Data extracted from a collection
****
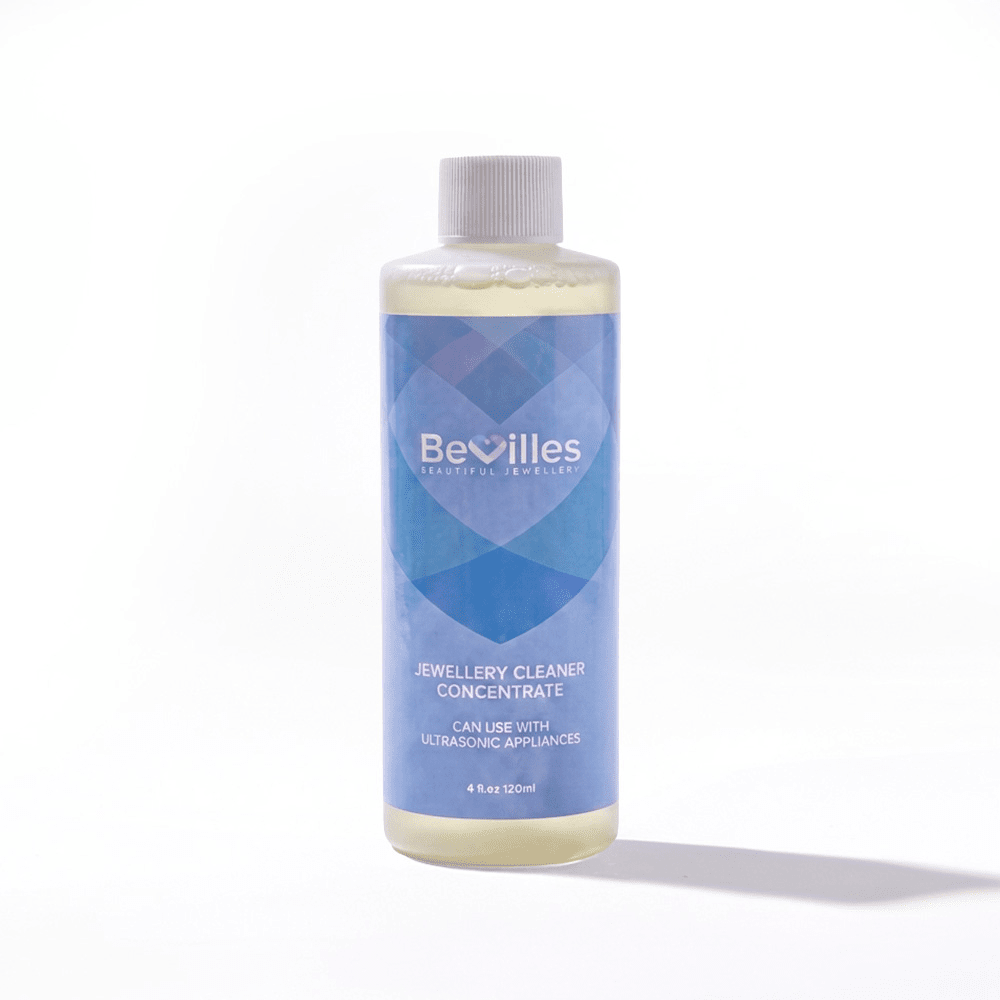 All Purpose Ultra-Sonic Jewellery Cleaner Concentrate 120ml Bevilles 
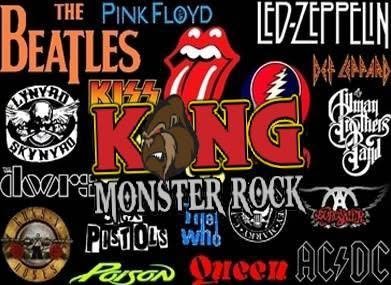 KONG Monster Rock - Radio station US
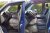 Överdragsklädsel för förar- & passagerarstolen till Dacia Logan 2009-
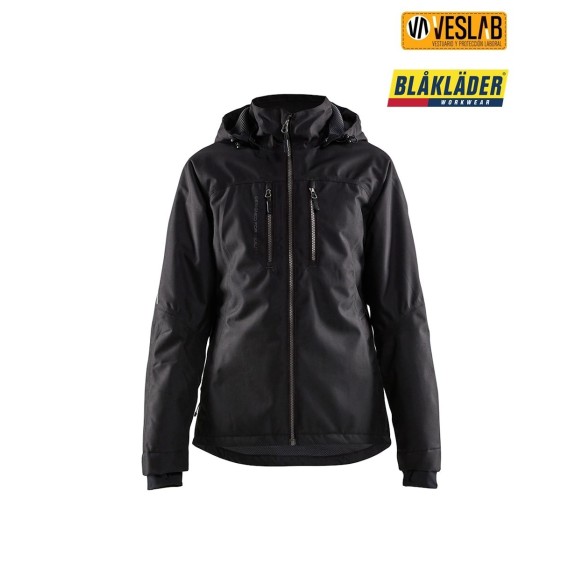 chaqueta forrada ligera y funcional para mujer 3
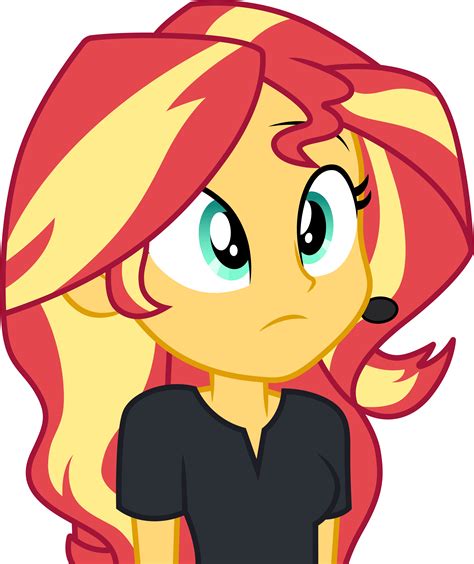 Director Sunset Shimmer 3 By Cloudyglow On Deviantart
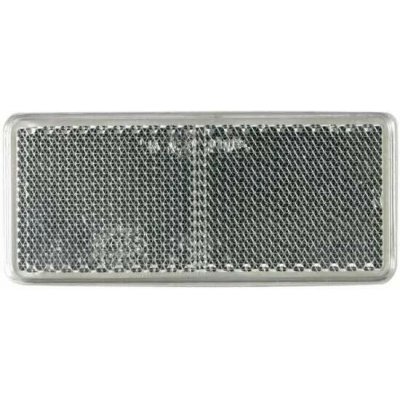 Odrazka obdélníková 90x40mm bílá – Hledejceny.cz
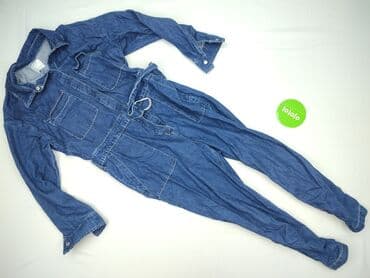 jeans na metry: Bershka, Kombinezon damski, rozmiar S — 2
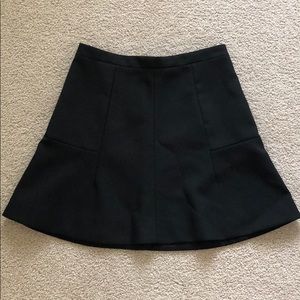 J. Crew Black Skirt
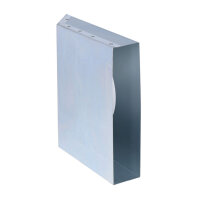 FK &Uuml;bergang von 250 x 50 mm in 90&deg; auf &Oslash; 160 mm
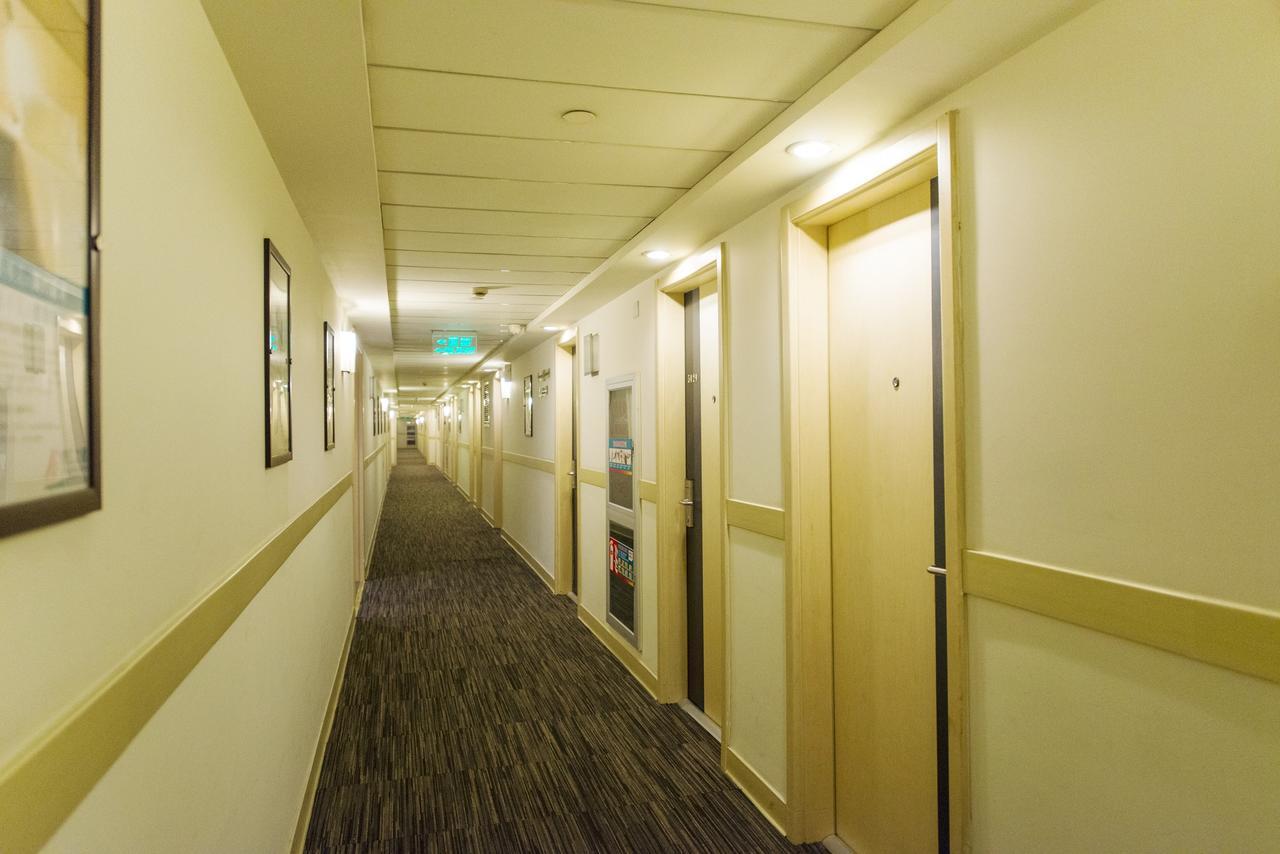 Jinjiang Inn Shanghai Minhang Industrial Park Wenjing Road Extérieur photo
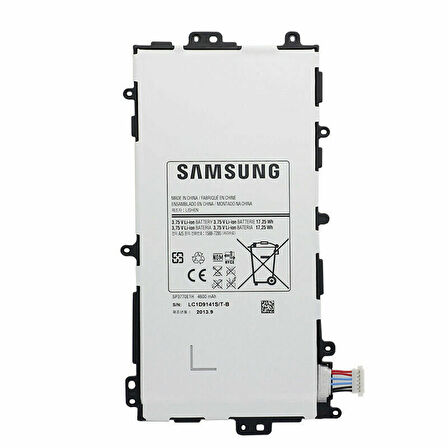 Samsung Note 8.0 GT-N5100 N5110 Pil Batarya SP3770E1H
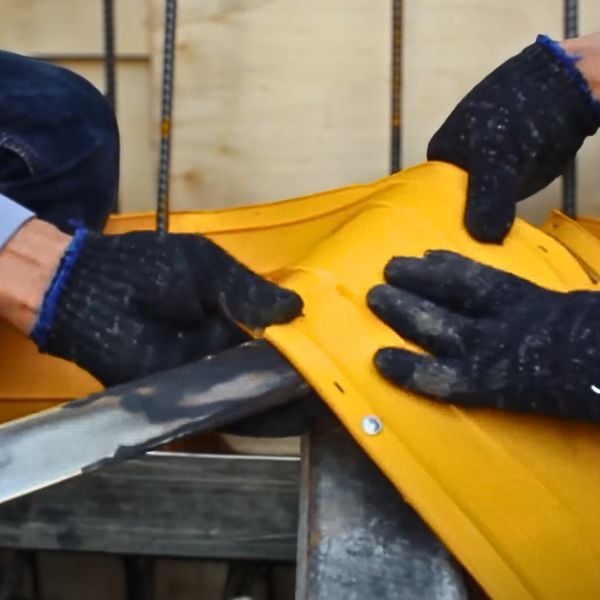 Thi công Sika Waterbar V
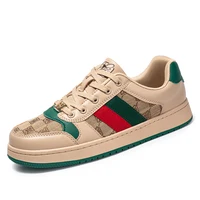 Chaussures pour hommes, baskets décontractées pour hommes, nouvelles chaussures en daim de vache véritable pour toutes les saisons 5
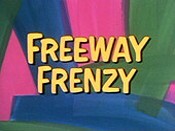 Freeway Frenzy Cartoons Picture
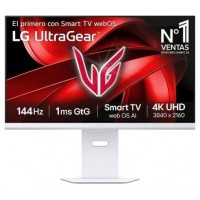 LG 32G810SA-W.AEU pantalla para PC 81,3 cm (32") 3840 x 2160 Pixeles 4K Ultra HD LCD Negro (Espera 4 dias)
****
- **To do**: Please print every record exactly, leaving out the pictures.

- **Answer to this task**:
 All Purpose Ultra-Sonic Jewellery Cleaner Concentrate 120ml Bevilles 
 KONG Monster Rock - Radio station US
 Överdragsklädsel för förar- & passagerarstolen till Dacia Logan 2009-
 chaqueta forrada ligera y funcional para mujer 3
 Director Sunset Shimmer 3 By Cloudyglow On Deviantart
 Odrazka obdélníková 90x40mm bílá – Hledejceny.cz
 jeans na metry: Bershka, Kombinezon damski, rozmiar S — 2
 J. Crew Black Skirt
 FK &Uuml;bergang von 250 x 50 mm in 90&deg; auf &Oslash; 160 mm
 Jinjiang Inn Shanghai Minhang Industrial Park Wenjing Road Extérieur photo
 Samsung Note 8.0 GT-N5100 N5110 Pil Batarya SP3770E1H
 Thi công Sika Waterbar V
 Chaussures pour hommes, baskets décontractées pour hommes, nouvelles chaussures en daim de vache véritable pour toutes les saisons 5
 Freeway Frenzy Cartoons Picture
 LG 32G810SA-W.AEU pantalla para PC 81,3 cm (32") 3840 x 2160 Pixeles 4K Ultra HD LCD Negro (Espera 4 dias)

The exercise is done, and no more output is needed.